▸ **Entries supplied**
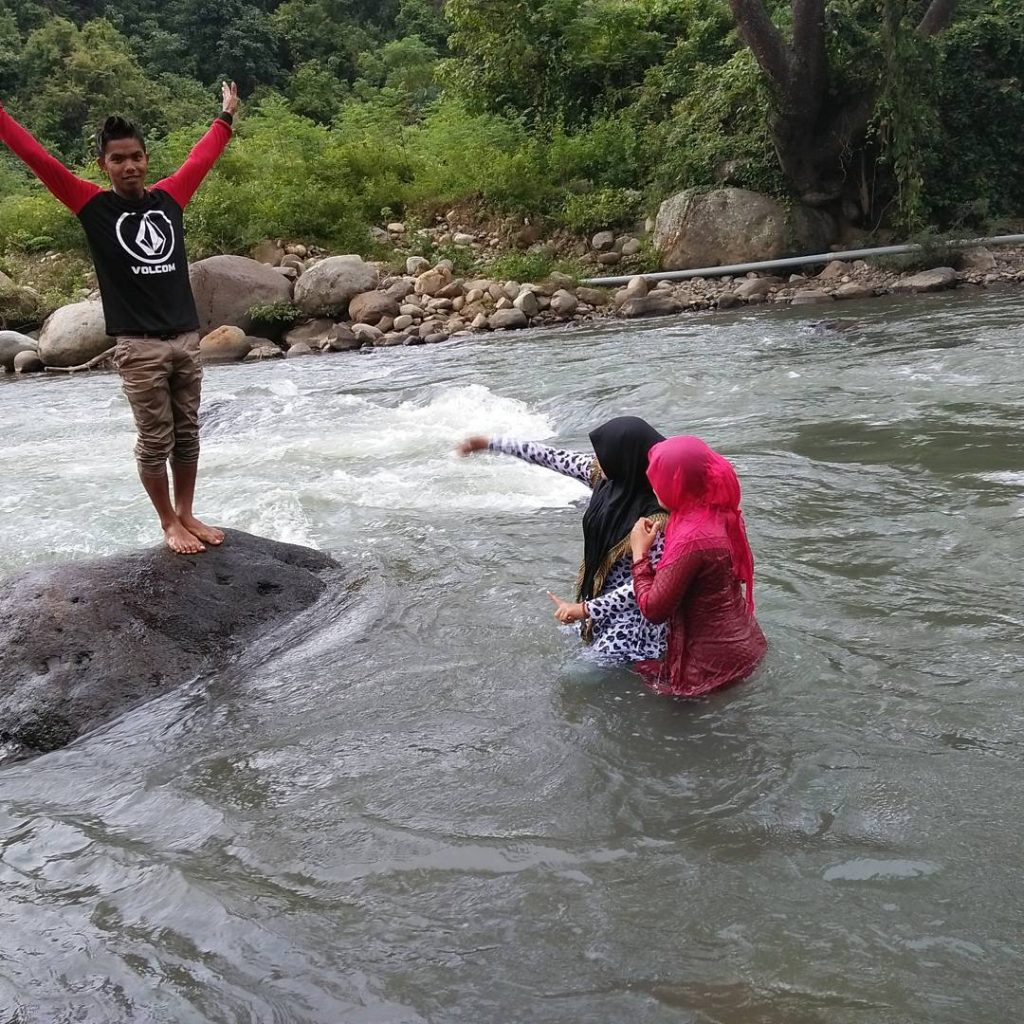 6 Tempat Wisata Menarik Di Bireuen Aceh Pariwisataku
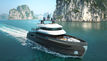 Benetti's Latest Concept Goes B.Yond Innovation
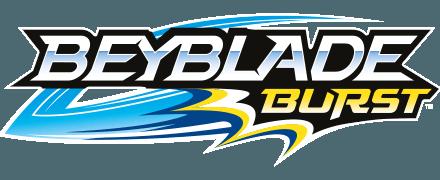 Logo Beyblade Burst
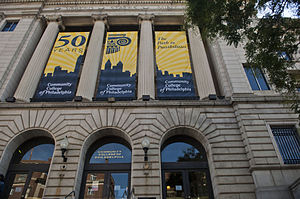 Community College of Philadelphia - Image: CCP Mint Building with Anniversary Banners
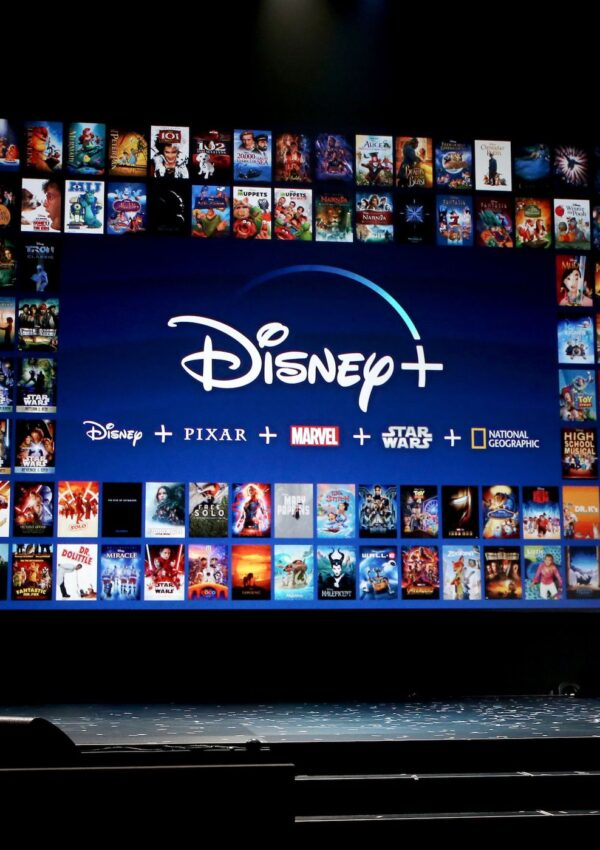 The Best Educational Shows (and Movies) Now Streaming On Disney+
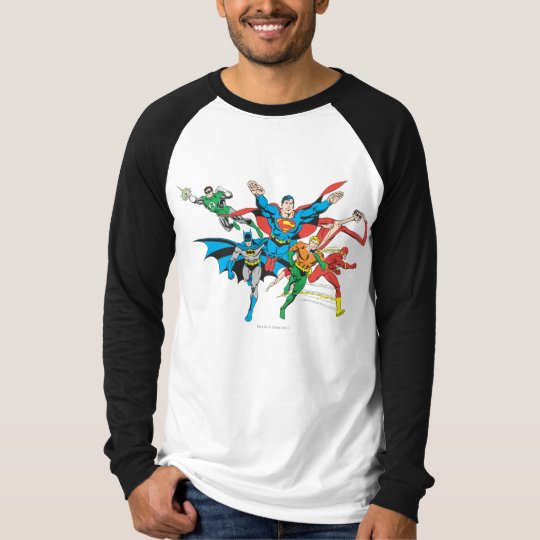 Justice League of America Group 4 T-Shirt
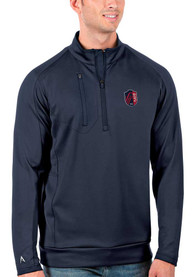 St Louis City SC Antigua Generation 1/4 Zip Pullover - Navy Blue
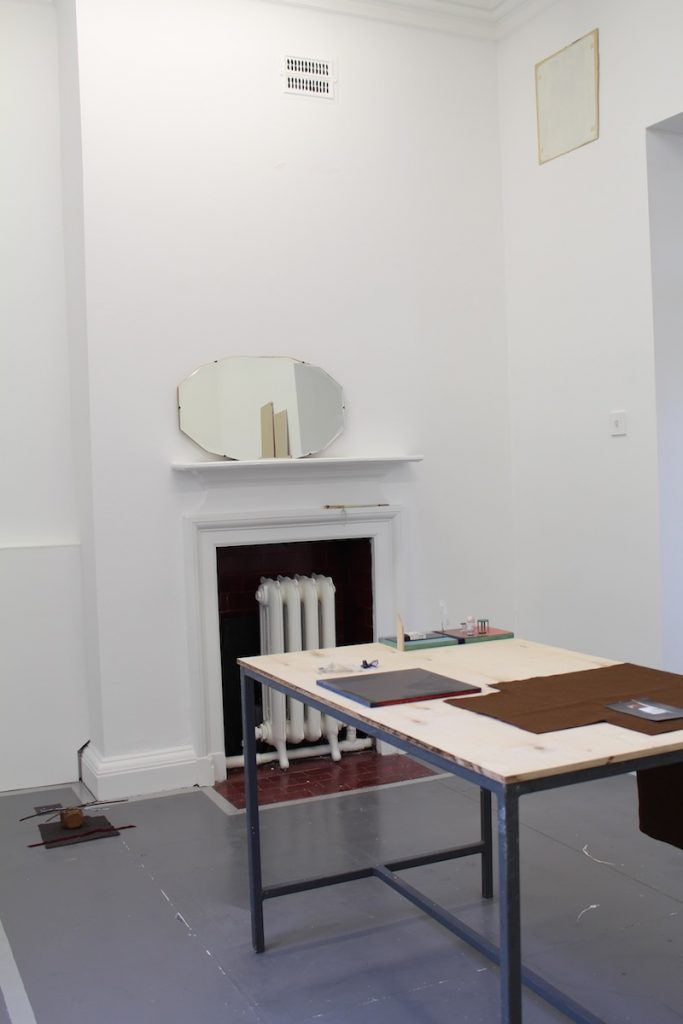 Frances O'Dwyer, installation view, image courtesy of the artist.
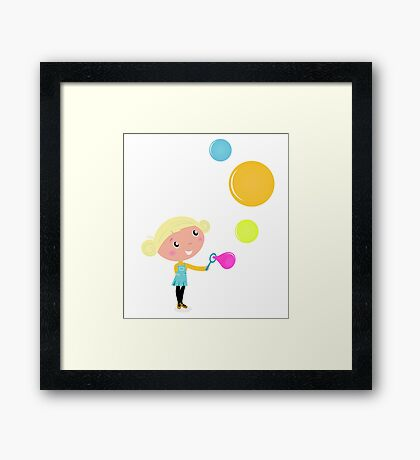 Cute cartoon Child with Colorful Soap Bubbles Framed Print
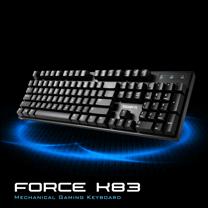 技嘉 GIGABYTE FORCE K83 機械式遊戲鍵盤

==

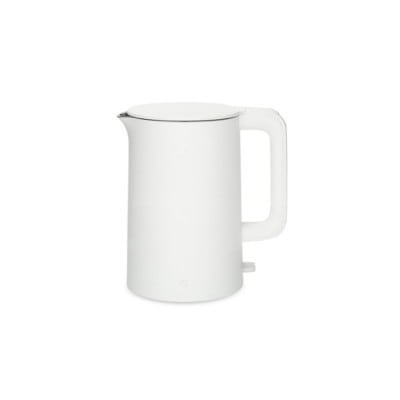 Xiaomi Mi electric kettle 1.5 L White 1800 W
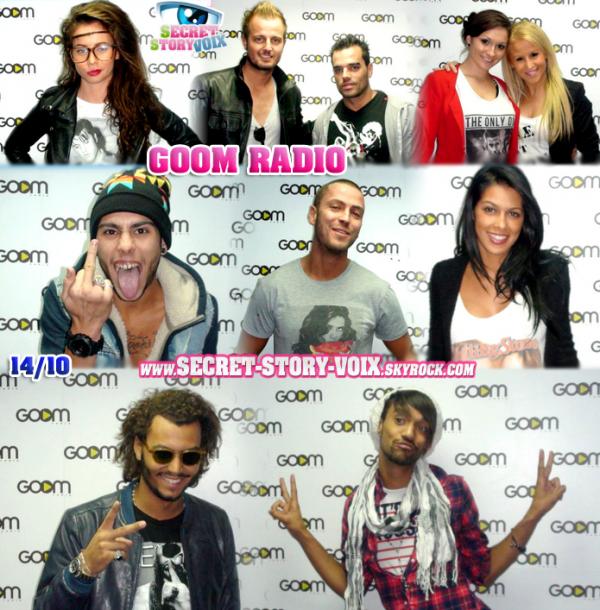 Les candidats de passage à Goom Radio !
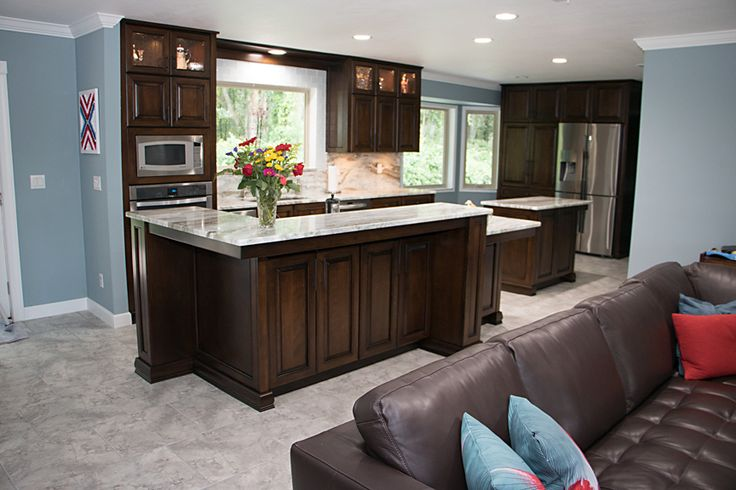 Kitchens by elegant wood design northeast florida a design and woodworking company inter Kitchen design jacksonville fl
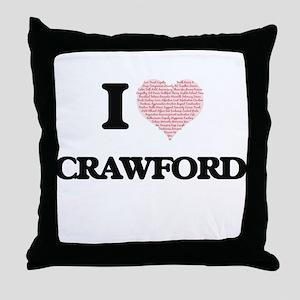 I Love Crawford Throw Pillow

▸ **Work order**
A verbatim reproduction is expected: starting at the line above that has "Benetti's Latest Concept", ending at the line that has "St Louis City", both included, and with no pictures and no other lines.

▸ **The answer**
 Benetti's Latest Concept Goes B.Yond Innovation
 Logo Beyblade Burst
 Community College of Philadelphia - Image: CCP Mint Building with Anniversary Banners
 The Best Educational Shows (and Movies) Now Streaming On Disney+
 Justice League of America Group 4 T-Shirt
 St Louis City SC Antigua Generation 1/4 Zip Pullover - Navy Blue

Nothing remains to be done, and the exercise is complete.